## Extract to read
## BEGIN
It has been nearly six years since my last release. I lost my drive to create music, thinking that I would never regain it, so I decided to take a break from performing. During this time, my rock band The Barrens broke up, I got married, joined a band where I met the drummer I now play with, sang in a women’s choir, and taught piano to children. I witnessed the 2016 election, and the inspiration finally hit me to write songs again. It sounds cliche, I know. We all went through our emotions on that fateful evening and vowed to make a difference somehow. Through my anger, tears, and multiple glasses of vodka, I made a vow that I would write and record new songs my own way, without any obstacles.
We began recording at Mozart Street Studios in Brooklyn on April 8, 2018. On March 31, 2020, I will release this EP titled The End of Our Time.
“The End Of Our Time”, the opening and title track, tells the tale of unknowingly falling for someone dangerous, such as a serial killer, and trying to escape from it all.
## END
## Input rows
## BEGIN
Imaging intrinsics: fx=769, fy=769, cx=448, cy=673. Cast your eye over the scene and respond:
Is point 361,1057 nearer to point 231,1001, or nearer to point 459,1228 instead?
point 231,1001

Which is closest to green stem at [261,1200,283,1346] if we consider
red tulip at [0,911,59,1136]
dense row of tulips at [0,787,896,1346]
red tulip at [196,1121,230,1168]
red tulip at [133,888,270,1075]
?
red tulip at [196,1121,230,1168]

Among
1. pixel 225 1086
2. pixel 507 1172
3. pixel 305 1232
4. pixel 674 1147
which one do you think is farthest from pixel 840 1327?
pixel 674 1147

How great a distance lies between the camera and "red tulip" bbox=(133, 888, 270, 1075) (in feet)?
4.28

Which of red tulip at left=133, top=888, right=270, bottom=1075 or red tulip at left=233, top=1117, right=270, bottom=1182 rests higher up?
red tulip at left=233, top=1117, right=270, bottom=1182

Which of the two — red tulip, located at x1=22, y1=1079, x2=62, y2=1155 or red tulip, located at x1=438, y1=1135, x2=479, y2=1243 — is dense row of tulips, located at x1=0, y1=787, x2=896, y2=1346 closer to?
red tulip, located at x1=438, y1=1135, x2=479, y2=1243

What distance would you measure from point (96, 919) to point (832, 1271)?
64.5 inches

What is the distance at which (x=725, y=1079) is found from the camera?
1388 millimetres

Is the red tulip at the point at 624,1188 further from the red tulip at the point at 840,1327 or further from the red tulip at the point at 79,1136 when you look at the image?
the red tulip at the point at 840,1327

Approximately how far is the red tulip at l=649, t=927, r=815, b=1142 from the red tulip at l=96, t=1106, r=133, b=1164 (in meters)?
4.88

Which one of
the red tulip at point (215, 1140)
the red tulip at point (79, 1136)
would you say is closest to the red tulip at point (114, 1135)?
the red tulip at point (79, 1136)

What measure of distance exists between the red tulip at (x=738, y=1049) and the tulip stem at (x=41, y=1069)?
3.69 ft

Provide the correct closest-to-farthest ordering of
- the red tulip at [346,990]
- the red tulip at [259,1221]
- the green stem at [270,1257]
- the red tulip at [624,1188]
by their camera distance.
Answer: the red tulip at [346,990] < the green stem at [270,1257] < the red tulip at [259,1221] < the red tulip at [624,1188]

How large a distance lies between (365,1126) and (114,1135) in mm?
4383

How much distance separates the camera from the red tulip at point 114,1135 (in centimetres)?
## END
## What to do
1. According to the musician's note about the new EP, on what date will the EP be released?
2. In the records, set out the stretch from the line containing "Provide the correct" through the end of the records as a JSON list of strings, one string per line, leaving out blank lines.
The text and the records were taken from separate, unrelated sources.

## In response
1. March 31, 2020

2.
[
  "Provide the correct closest-to-farthest ordering of",
  "- the red tulip at [346,990]",
  "- the red tulip at [259,1221]",
  "- the green stem at [270,1257]",
  "- the red tulip at [624,1188]",
  "by their camera distance.",
  "Answer: the red tulip at [346,990] < the green stem at [270,1257] < the red tulip at [259,1221] < the red tulip at [624,1188]",
  "How large a distance lies between (365,1126) and (114,1135) in mm?",
  "4383",
  "How much distance separates the camera from the red tulip at point 114,1135 (in centimetres)?"
]